Marginal $R^{2}$ calculated for the chosen Angle Only model was .02, indicating that approximately 2% of the variance in accuracy was explained by the fixed effects of the model. The conditional $R^{2}$ was .07, indicating that approximately 7% of the variance in accuracy was explained by both fixed and random effects in the model. As seen in Table 4, the model intercept set as 40° was statistically significant. Angle 80° was not a significant predictor of accuracy. However, Angle 120° was a significant predictor with a 1.69 decrease in accuracy score (%). Angle 160° was not a significant predictor. The variance for the individual variance in performance for each participant as a random effect in the model was 1.21 $(S D = 1.10)$ .

Table 4

Table 4. Selected Model Reporting for Accuracy Fixed Effects Upper and lower confidence intervals (CI) have been calculated using the Wald method Model equation: Accuracy $\sim$ Angle $+$ (1 $∣$ Subject).

4.3 Post-hoc analysis

A post hoc analysis to understand the relationship between RT and accuracy across participants was conducted. A Spearman’s Rank Order Correlation between mean RT and mean percentage correct for all conditions revealed a significant weak negative relationship $(r_{s} (70) = - . 18, p = . 002)$ .

5 Discussion

A clearer understanding of the nature of both Level-1 and Level-2 VSPT is important in understanding how mental processes operate in complex abilities like empathy. This clarity is sometimes impeded by the nature of experimental setups, however, AR offers a potential new avenue to gaining a clearer understanding of these mental processes by increasing the ecological validity of controlled experimental tasks. The aim of this study was to observe VSPT in AR, specifically aiming to observe whether the delineation of Level-1 and Level-2 still emerged within this new experimental setup. Choosing to adapt the Kessler and Thomson (2010) task where the strategy of Level-2 VSPT was embodied, this study proposed four hypotheses to investigate this embodiment strategy for Level-2 and also the delineation with Level-1. The present results support H1 as we observed larger angles (120° and 160°) predicting an increase in RTs greater than in lower angles (40° and 80°). This goes part of the way to demonstrate the delineation between Level-1 and Level-2 VSPT. Partial support for H2 was found, where incongruent postures predicted an increase in RTs greater than congruent postures but, unexpectedly, not greater than neutral postures. This is unexpected because incongruent postures were thought to disadvantage the observer, whereas neutral postures were thought to neither disadvantage nor advantage them. Similarly, this study only found partial support for H3, with only the angle of 120° predicting a significant decrease in accuracy, but not 160°, when compared to lower angles. This was also unexpected, as a difference in accuracy for angles above and below 90° has been found elsewhere (Kessler and Thomson, 2010; Michelon and Zacks, 2006). Finally, the present results did not support H4. This too was unexpected, as there was no significant difference between incongruent, congruent, or neutral postures in predicting accuracy. Whereas Kessler and Thomson (2010) had found posture congruence to affect accuracy.

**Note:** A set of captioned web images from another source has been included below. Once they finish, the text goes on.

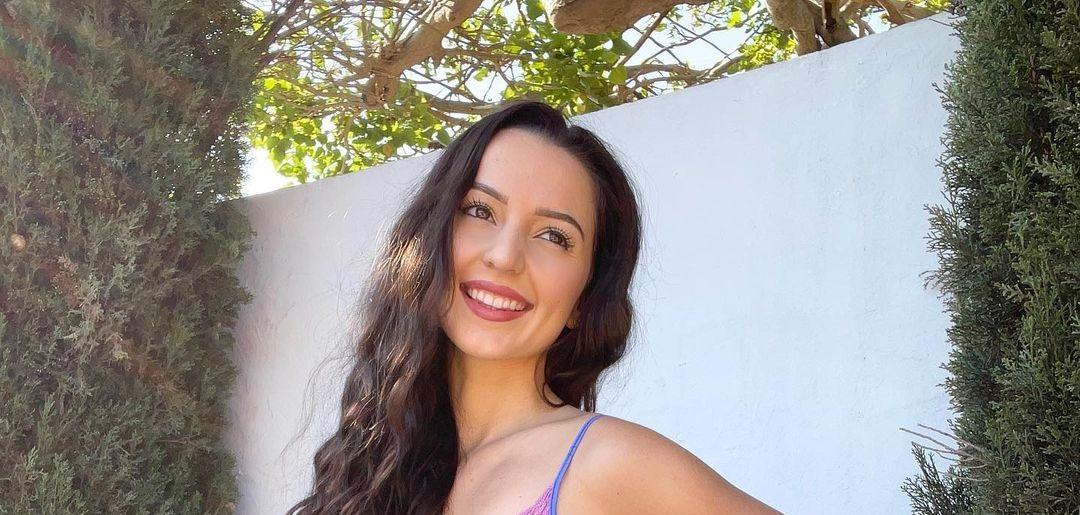 Alessandra-Cruz-Wallpapers-Insta-Fit-Bio-16
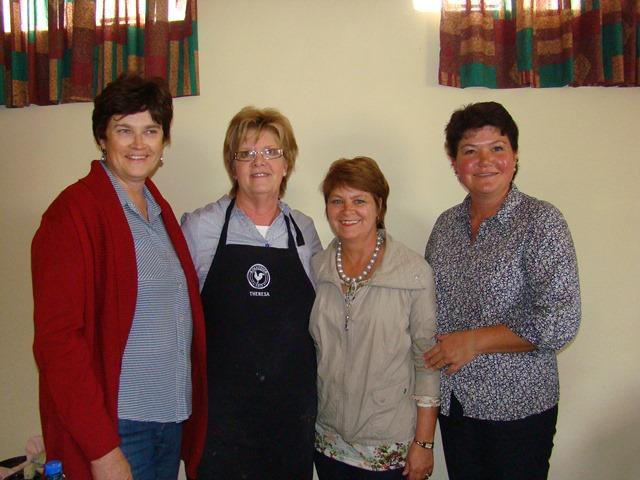 Wilma Strauss (voorsitter Britstown), Sunel JvRensburg (Sirkelpresident), Theresa de Vries, Elsa Human (Leefstyl).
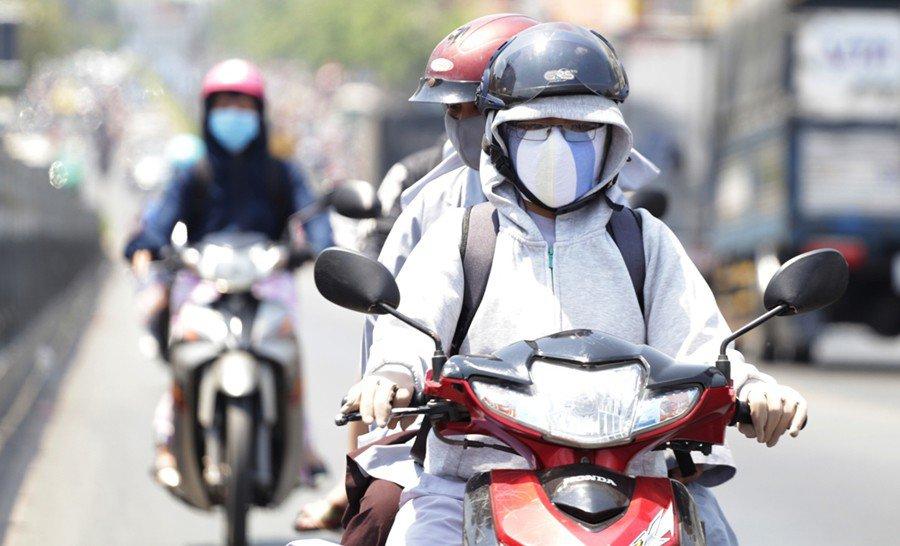 Nắng nóng như lò lửa trên 39°C ở Hà Nội và miền Bắc: Khi nào mới kết thúc?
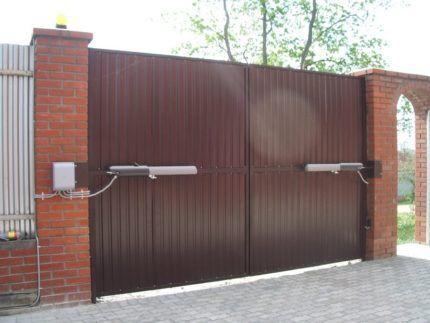 Автоматические ворота с линейным приводом
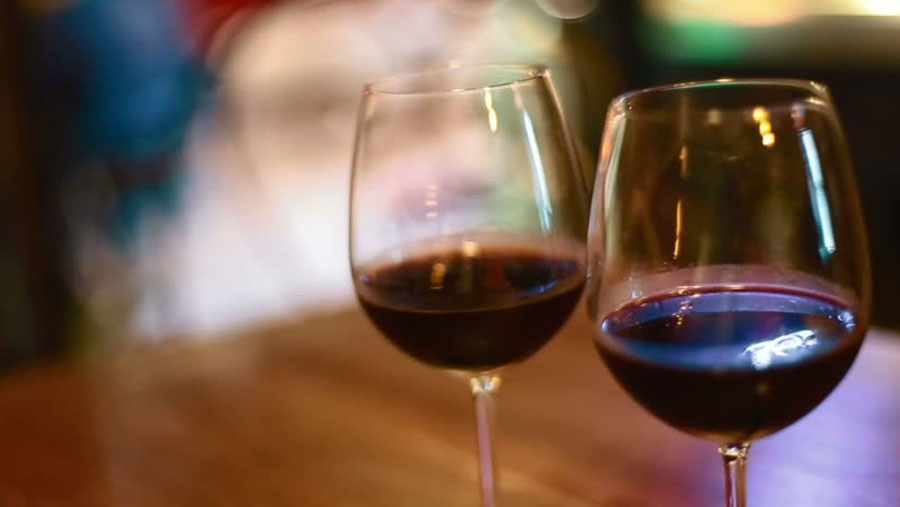 Excess drinkers 'can lose years of life'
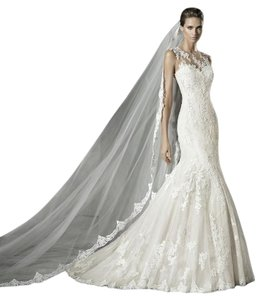 Pronovias Pladie Wedding Dress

Regarding the delineation of Level-1 and Level-2 VSPT, the present study converged with previous findings on this (Kessler and Thomson, 2010; Michelon and Zacks, 2006; Surtees et al., 2013; Tversky and Hard, 2009), providing evidence that angles above 90° produced long RTs compared to angles below. The present study differs from Kessler and Thomson (2010), who found a significant decrease in accuracy at higher angles. Here, only the angle of 120° produced a significant error rate which recuperated at the higher angle of 160°. This is different again from Michelon and Zacks (2006), who found angle had no effect on accuracy. Thus, the present results suggest there was something particularly difficult about the condition of 120°, especially considering it also increased RT. Because participants still responded with an accuracy greater than chance at 120°, it is reasonable to conclude they were applying some method of VSPT to make their inference. However, given the recuperation at 160°, 120° may be a threshold for difference in perspectives, and differences beyond this require more careful inference. Further, although not within the scope of the current study to assess the relationship between speed and accuracy directly, a speed-accuracy tradeoff may have been present here. This speed-accuracy tradeoff involves participants sacrificing either one, in order to be able to meet the standards of the other by either being as quick as or as accurate as possible (Proctor and Vu, 2003). Participants in this study were told to focus on both, and recently published work has found that ambivalent instructions like these may affect error rates in decision tasks (Selimi and Moeller, 2024). Overall, it appears that the condition of increasing angular disparity to increase the difference in visuospatial perspective was able to be adapted for AR. As the experiment occurred to-scale and in the real environment, this evidence provides support that VSPT may indeed be organised across two levels.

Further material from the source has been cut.